→ EXERCISE DIRECTIONS: Quote every entry word for word.

→ PROVIDED ENTRIES:
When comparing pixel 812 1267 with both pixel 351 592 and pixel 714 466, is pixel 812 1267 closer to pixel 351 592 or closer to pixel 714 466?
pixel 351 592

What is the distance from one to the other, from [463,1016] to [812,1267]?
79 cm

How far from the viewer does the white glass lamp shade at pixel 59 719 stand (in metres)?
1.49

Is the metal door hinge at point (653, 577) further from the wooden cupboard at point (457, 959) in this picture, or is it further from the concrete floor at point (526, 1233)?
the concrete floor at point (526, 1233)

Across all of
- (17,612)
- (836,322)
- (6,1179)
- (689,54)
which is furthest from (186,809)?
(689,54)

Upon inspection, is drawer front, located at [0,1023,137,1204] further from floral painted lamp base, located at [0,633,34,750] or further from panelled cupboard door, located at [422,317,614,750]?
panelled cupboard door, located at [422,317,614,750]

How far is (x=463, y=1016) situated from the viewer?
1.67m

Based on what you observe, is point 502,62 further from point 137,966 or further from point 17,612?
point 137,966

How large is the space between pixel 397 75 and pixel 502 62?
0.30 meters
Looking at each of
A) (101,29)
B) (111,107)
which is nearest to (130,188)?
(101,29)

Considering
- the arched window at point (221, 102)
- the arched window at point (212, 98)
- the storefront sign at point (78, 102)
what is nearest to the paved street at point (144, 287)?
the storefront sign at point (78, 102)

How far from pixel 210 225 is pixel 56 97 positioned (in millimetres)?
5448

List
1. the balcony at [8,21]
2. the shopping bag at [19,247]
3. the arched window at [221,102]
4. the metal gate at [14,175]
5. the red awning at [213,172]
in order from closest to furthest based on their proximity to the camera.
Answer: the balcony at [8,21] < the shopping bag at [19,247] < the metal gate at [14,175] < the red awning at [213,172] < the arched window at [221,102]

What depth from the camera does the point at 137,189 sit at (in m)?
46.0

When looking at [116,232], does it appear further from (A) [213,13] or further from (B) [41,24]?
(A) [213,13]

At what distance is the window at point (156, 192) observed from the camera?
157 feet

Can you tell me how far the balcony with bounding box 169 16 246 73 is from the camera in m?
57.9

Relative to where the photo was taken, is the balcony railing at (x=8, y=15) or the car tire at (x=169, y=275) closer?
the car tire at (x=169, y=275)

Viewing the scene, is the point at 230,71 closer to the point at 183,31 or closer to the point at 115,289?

→ THE ANSWER:
When comparing pixel 812 1267 with both pixel 351 592 and pixel 714 466, is pixel 812 1267 closer to pixel 351 592 or closer to pixel 714 466?
pixel 351 592

What is the distance from one to the other, from [463,1016] to [812,1267]?
79 cm

How far from the viewer does the white glass lamp shade at pixel 59 719 stand (in metres)?
1.49

Is the metal door hinge at point (653, 577) further from the wooden cupboard at point (457, 959) in this picture, or is it further from the concrete floor at point (526, 1233)?
the concrete floor at point (526, 1233)

Across all of
- (17,612)
- (836,322)
- (6,1179)
- (689,54)
which is furthest from (186,809)?
(689,54)

Upon inspection, is drawer front, located at [0,1023,137,1204] further from floral painted lamp base, located at [0,633,34,750] or further from panelled cupboard door, located at [422,317,614,750]?
panelled cupboard door, located at [422,317,614,750]

How far is (x=463, y=1016) situated from the viewer?
1.67m

Based on what you observe, is point 502,62 further from point 137,966 or further from point 17,612?
point 137,966

How large is the space between pixel 397 75 and pixel 502 62?
0.30 meters
Looking at each of
A) (101,29)
B) (111,107)
which is nearest to (130,188)?
(101,29)

Considering
- the arched window at point (221, 102)
- the arched window at point (212, 98)
- the storefront sign at point (78, 102)
what is nearest to the paved street at point (144, 287)?
the storefront sign at point (78, 102)

How far from pixel 210 225 is pixel 56 97 positioned (in millimetres)?
5448

List
1. the balcony at [8,21]
2. the shopping bag at [19,247]
3. the arched window at [221,102]
4. the metal gate at [14,175]
5. the red awning at [213,172]
in order from closest to furthest based on their proximity to the camera.
Answer: the balcony at [8,21] < the shopping bag at [19,247] < the metal gate at [14,175] < the red awning at [213,172] < the arched window at [221,102]

What depth from the camera does the point at 137,189 sit at (in m)?
46.0

When looking at [116,232], does it appear further from (A) [213,13] or further from (B) [41,24]?
(A) [213,13]

At what distance is the window at point (156, 192) observed from the camera?
157 feet

Can you tell me how far the balcony with bounding box 169 16 246 73 is from the camera in m?
57.9

Relative to where the photo was taken, is the balcony railing at (x=8, y=15) or the car tire at (x=169, y=275) closer?
the car tire at (x=169, y=275)

Viewing the scene, is the point at 230,71 closer to the point at 183,31 or closer to the point at 115,289?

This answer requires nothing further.